Dengan demikian bagi orang yang mengikuti pendapat imam Abu Hanifa, berkurban adalah wajib baginya jika ia mampu. Artinya jika ia termasuk orang yang mampu berkurban tetapi tidak menunaikannya maka ia berdosa.
Pendapat Imam Abu Hanifa dan Rabi’ah, Al-Awza’i, Al-Laits dan sebagian ulama Mazhab Malik yang mewajibkan hukum kurban berdasarkan dalil sebagai berikut:
- Firman Allah SWT dalam surat al-Kautsar ayat 2:
Artinya: “Maka laksanakanlah salat karena Tuhanmu dan berkurbanlah.”

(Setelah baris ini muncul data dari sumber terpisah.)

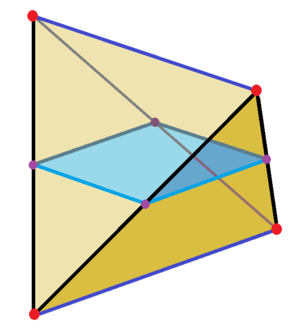 Triangular prism - A regular tetrahedron or tetragonal disphenoid can be dissected into two halves with a central square. Each half is a topological triangular prism.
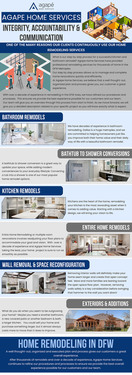 Agape Home Services [Infographic]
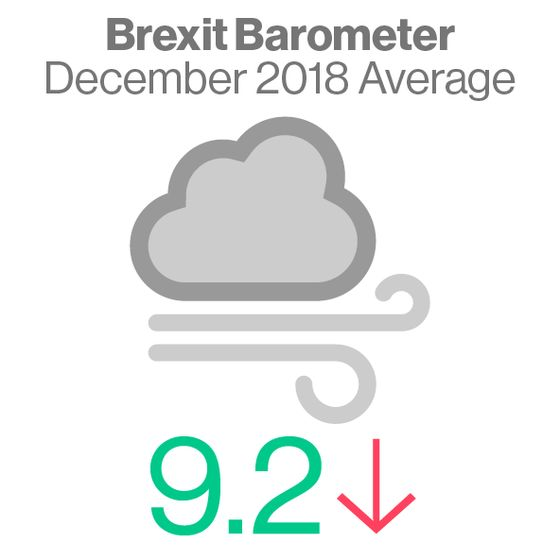 The Wreck of 2018 Shows in Brexit Barometer, and 2019 LooksWorse
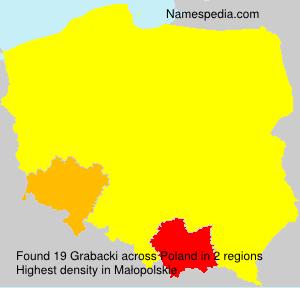 Grabacki
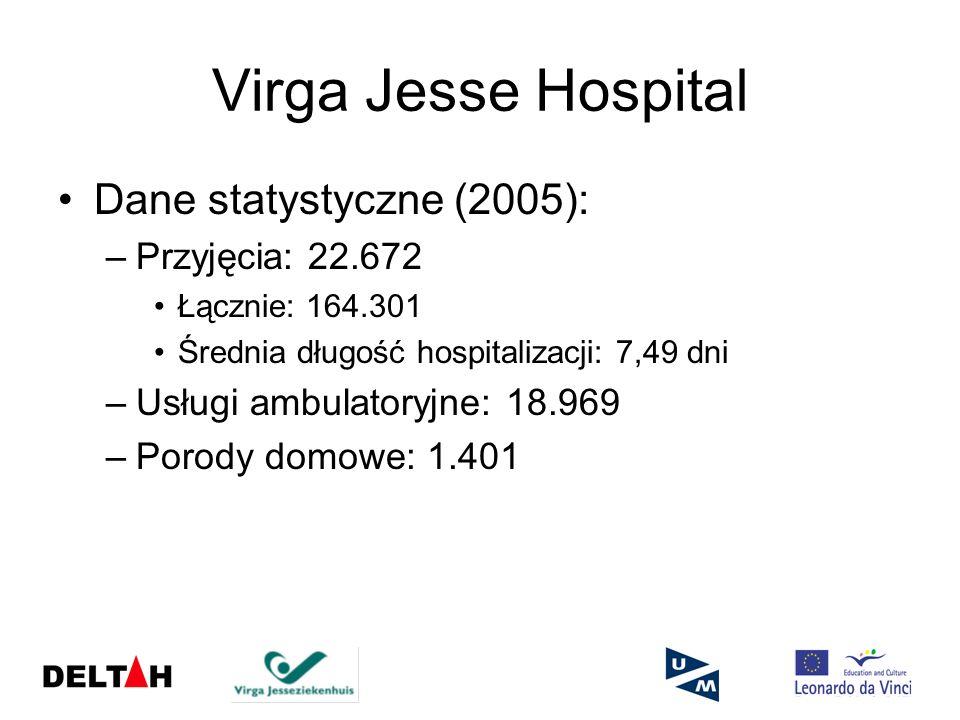 Virga Jesse Hospital Dane statystyczne (2005): Przyjęcia: 22.672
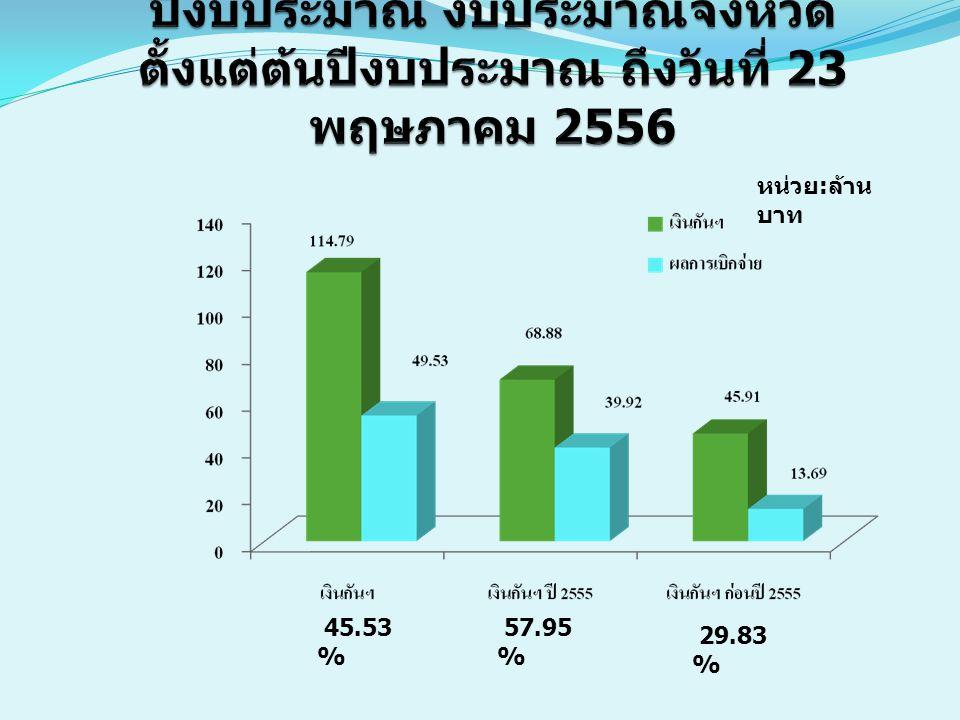 หน่วย : ล้าน บาท ที่ส่วนราชการ เงินงบประมาณผลเบิกจ่ายร้อยละหมายเหตุ PO 1 สำนักงานทางหลวงชนบทจังหวัดชุมพร 252.45552.18820.6777.557 2 แขวงการทางจังหวัดชุมพร 178.76731.86917.8360.671 3 สำนักงานท้องถิ่นจังหวัดชุมพร 173.382 118.68068.45 - 4 โครงการชลประทาน 158.48255.88135.27 44.490 5 งบประมาณจังหวัด 63.37919.58330.8913.087 6 โรงพยาบาลชุมพรเขตอุดมศักดิ์ 54.3823.0635.630.898 7 สำนักงานสาธารณสุขจังหวัดชุมพร 46.5222.3395.0342.550 สำนักงานคลัง จังหวัดชุมพร วิสัยทัศน์กรมบัญชีกลาง : กำกับดูแล และบริหารการใช้จ่ายเงิน ของแผ่นดิน ให้เกิดประโยชน์สูงสุด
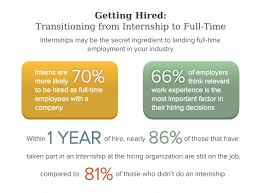 Offer A Full Time Position To Your Intern Right Now Smartrecruiters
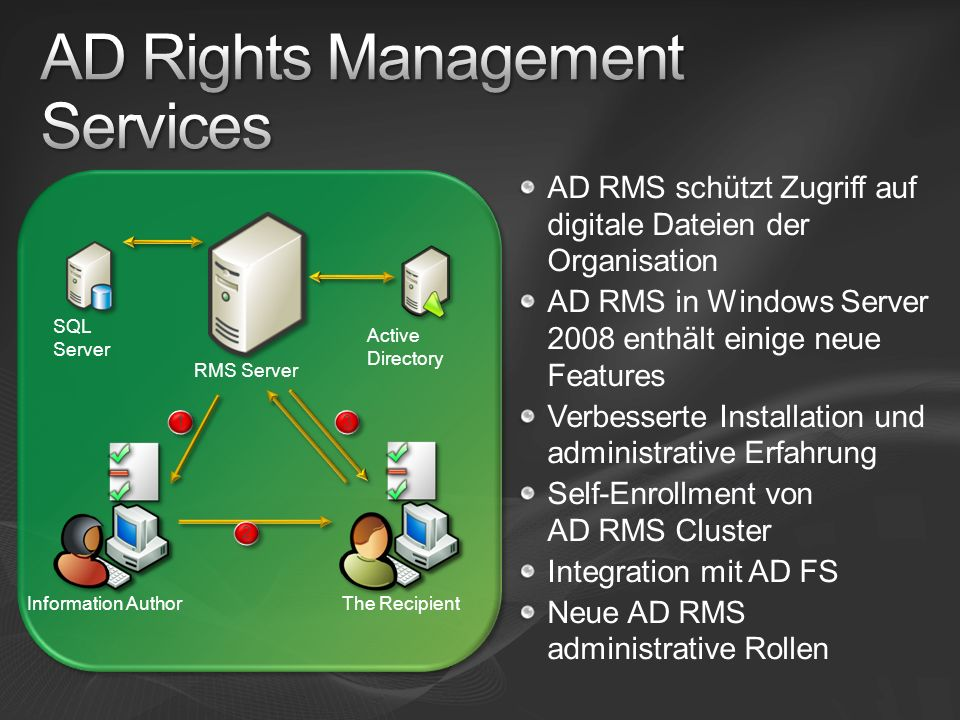 Information AuthorThe Recipient RMS Server SQL Server Active Directory AD RMS schützt Zugriff auf digitale Dateien der Organisation AD RMS in Windows
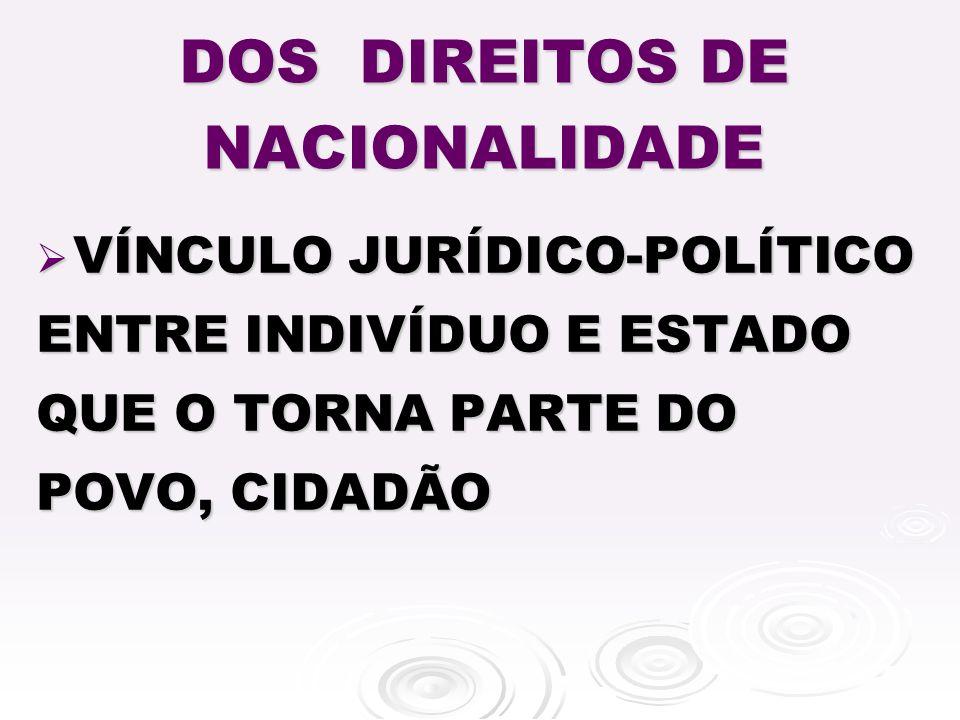 DOS DIREITOS DE NACIONALIDADE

Ayat di atas menunjukkan perintah. Dan sesuai dengan kaedah ushul pada dasarnya perintah itu menunjukkan wajib.
- Hadis Nabi Saw:
Artinya: Diriwayatkan dari Abu Hurairah bahwa Rasulullah saw bersabda: “Barang siapa mempunyai kelonggaran (dana) dan tidak mau berkurban maka janganlah ia mendekati tempatSalatkami.”
Sedangkan menurut Imam malik dan Imam Syafi’i hukum kurban adalah sunnah muakkad. Hal ini senada dengan pendapat jumhur ulama seperti Imam Ahmad, Ishaq, Abu Tsaur, Daud Al-Zhahiri, Ibnu Hazm dan lain-lain. Mereka berargumen dengan dalil-dalil berikut:
- Hadis Nabi Saw:
Artinya: Diriwayatkan dari Ummu Salamah bahwa Nabi Saw bersabda: “Jika sudah masuk sepuluh (Dzulhijjah) dan salah seorang kalian ingin berkurban, maka hendaknya ia tidak menyentuh sedikit pun rambut dan kulitnya.”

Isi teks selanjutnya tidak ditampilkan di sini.